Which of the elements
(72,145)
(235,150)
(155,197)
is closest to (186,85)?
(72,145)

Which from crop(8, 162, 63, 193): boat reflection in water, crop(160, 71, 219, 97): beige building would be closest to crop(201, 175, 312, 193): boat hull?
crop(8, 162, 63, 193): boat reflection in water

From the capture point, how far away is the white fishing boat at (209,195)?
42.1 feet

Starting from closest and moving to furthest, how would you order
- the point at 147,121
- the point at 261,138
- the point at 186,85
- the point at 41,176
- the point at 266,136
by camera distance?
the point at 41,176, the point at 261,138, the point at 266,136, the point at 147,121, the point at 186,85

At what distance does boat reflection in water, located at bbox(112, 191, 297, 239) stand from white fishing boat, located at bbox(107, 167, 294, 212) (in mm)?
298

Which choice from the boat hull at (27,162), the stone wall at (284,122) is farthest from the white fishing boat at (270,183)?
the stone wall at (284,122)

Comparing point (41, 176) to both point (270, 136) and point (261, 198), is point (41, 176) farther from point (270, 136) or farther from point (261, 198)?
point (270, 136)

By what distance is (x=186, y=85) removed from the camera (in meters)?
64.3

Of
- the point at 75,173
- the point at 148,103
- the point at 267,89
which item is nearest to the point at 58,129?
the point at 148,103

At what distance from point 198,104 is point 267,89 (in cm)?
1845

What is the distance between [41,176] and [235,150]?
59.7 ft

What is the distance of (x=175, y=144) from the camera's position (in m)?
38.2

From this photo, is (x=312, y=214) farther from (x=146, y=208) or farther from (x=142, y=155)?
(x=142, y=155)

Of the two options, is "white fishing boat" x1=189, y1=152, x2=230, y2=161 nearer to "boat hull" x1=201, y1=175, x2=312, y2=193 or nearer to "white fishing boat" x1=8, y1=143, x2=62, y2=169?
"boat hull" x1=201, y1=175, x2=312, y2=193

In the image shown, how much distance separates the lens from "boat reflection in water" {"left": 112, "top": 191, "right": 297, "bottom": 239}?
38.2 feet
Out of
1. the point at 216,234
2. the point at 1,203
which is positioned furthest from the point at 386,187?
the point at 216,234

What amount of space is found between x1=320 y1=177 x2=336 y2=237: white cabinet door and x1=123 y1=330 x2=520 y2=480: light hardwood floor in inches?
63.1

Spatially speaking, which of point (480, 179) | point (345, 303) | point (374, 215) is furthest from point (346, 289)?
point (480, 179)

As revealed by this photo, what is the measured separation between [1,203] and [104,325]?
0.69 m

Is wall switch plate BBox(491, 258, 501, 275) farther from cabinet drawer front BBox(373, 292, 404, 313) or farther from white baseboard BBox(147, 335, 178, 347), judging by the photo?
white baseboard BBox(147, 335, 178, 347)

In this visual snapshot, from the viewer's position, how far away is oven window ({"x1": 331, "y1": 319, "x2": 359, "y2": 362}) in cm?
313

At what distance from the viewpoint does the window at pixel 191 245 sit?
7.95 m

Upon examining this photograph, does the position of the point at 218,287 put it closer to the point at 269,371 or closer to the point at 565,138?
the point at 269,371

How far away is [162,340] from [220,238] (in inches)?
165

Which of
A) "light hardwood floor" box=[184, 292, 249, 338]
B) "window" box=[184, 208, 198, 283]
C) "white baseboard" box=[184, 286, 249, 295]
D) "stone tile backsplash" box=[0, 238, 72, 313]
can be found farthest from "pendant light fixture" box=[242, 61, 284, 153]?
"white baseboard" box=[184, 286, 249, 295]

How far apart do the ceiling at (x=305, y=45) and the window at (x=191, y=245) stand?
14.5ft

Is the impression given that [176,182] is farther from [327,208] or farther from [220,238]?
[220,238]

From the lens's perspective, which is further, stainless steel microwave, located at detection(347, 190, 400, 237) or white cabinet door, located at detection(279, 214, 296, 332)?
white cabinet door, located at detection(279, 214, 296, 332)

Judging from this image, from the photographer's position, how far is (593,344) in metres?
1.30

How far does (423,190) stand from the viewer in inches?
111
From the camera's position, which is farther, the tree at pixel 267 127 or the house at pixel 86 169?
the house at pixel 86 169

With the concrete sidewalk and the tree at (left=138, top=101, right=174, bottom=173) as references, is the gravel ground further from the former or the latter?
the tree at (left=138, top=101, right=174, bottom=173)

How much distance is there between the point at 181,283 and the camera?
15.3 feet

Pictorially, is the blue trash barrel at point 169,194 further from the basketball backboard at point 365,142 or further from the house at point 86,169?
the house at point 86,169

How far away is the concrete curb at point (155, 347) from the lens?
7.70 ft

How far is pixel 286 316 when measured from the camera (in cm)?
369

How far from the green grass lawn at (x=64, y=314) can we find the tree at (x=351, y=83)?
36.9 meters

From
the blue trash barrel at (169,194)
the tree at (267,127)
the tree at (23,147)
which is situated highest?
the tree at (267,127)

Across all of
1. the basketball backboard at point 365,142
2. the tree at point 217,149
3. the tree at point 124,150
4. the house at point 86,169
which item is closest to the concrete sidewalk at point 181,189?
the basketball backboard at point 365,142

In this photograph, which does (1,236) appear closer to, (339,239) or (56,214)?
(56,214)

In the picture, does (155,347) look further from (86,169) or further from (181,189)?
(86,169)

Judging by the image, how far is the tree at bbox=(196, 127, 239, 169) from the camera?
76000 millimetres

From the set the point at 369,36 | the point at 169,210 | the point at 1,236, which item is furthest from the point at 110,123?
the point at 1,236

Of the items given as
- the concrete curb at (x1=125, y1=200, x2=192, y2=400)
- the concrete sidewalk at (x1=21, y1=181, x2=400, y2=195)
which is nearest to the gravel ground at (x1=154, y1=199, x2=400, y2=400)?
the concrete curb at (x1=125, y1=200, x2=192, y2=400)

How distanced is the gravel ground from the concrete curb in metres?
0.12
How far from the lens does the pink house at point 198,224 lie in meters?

--------------------------------------------------

--- WRITTEN PROBLEM ---
In the listing above, find the line containing "Judging by the image, how", then reproduce it and each line after it through the end, exactly and with nothing added.

--- EXERCISE OUTPUT ---
Judging by the image, how far is the tree at bbox=(196, 127, 239, 169) from the camera?
76000 millimetres

From the set the point at 369,36 | the point at 169,210 | the point at 1,236, which item is furthest from the point at 110,123?
the point at 1,236

Of the items given as
- the concrete curb at (x1=125, y1=200, x2=192, y2=400)
- the concrete sidewalk at (x1=21, y1=181, x2=400, y2=195)
which is nearest to the gravel ground at (x1=154, y1=199, x2=400, y2=400)?
the concrete curb at (x1=125, y1=200, x2=192, y2=400)

How distanced is the gravel ground from the concrete curb in metres?
0.12
How far from the lens does the pink house at point 198,224 lie in meters?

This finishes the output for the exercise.